Trecho selecionado:
===
Sair da sessão de Judy – Muito Além do Arco-Íris é um momento delicado. Depois de ver contados os últimos meses de vida da atriz e cantora Judy Garland, o sentimento é de tristeza, melancolia e um nó no estômago. Um turbilhão de pensamentos que nos jogam bem pra baixo. Tentar relevar e pensar que é só um filme pode até ser pior, afinal, estamos falando de uma história real. Judy Garland nasceu em 10 de junho de 1922 e protagonizou uma das histórias mais mágicas e tristes da Era de Ouro do Cinema. Desde muito nova em cena, ela viu seu estrelato aos 17 anos, ao viver a pequena Dorothy no clássico “O Mágico de Oz”, dirigido por Victor Fleming e George Cukor. Fez fama e dinheiro muito cedo. Mas, infelizmente, seu mundo não foi feito só de vitórias. Em Judy – Muito Além do Arco-Íris, ela é vivida de forma plena por Renée Zellweger, em seu retorno aos holofotes, na maior parte do tempo, e esse trabalho já lhe rendeu uma justa indicação ao Oscar de Melhor Atriz. Darci Shaw divide a tarefa com ela, vivendo as remontagens da jovem Judy em importantes flashbacks.

Diferente da maioria das cinebiografias, não temos aquela clássica montagem de começar a história do final, voltar ao passado e encerrar onde tudo começou, assim como vimos em Simonal e Bohemian Rhapsody. Em Judy, temos uma história focada em seus últimos meses, quando em 1968, sua carreira estava em baixa, seu dinheiro tinha esvaído em alguns vários casamentos, e, para tentar o sustento dos filhos, ela aceita estrelar uma turnê como cantora em Londres. Logo de cara vemos a situação em que ela chegou com seus 40 e poucos anos não é das melhores, ao ponto de usar os próprios filhos para números baratos em casas noturnas menores. Um dinheiro certamente insuficiente e uma rotina tão ruim para os filhos quanto a que ela mesma já teve. Soma-se a isso sua dependência de remédios e álcool.
===
Linhas de dados:
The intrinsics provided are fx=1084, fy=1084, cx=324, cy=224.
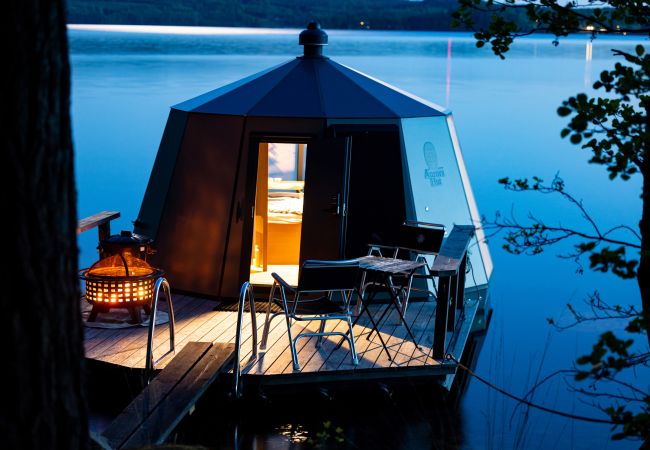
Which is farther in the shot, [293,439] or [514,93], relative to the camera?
[514,93]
===
O que se pede: Prossiga o texto sobre o filme Judy – Muito Além do Arco-Íris a partir da última frase dele.

Resposta esperada:
O roteiro de Tom Edge e a direção de Rupert Goold nos mostram muito cedo que Judy sofreu, e agora, quem parece sofrer as consequências são seus dois filhos menores. Sem muito o que fazer, ela não consegue sustentar Lorna (Bella Ramsey, a nossa Lyanna Mormont de Game of Thrones) e Joey (o nosso Roger de His Dark Materials). A falta de opções inclusive, a faz aceitar convites duvidosos e até mesmo abrir mão da guarda dos filhos. As sequências recriadas para isso também mostram uma rápida passagem de sua filha mais velha, Lisa Minelli, por alguns instantes na tela. Vale ficar atento.

Encruzilhada: como sustentar os filhos sem trabalhar?

Renée Zellweger consegue mostrar várias facetas de Judy ao longo do filme. Vemos em seu olhar a quase inexplicável carência de afeto, e também, mais adiante, ela mesclar esse tom carente com raiva, indiferença, arrogância e vários momentos de esplendor e afeto pelos que a cercam. É um dos clássicos exemplos de filmes de atuação, onde a protagonista quase não sai de cena. É também uma história bem contada, ao ponto de emocionar e nos inclinar para um estado mais reflexivo. O exercício de se colocar no lugar da atriz e cantora é difícil. Vemos que desde muito cedo a indústria de Hollywood a moldou, ou pior, foi lhe destruindo aos poucos. Em uma época com pouca informação onde o dinheiro e o trabalho falavam mais alto do que as individualidades, seu bem-estar e sua própria vontade acabaram sendo sempre deixados de lado. Remédios para não comer. Remédios para não dormir. Um adolescência sem muitas distrações saudáveis. Remédios para dormir e novamente remédios para acordar. Tudo isso foi negativo demais para uma jovem se tornar uma mulher imatura, e ao mesmo tempo, muito talentosa. Relações de abuso de poder também entram na terrível equação.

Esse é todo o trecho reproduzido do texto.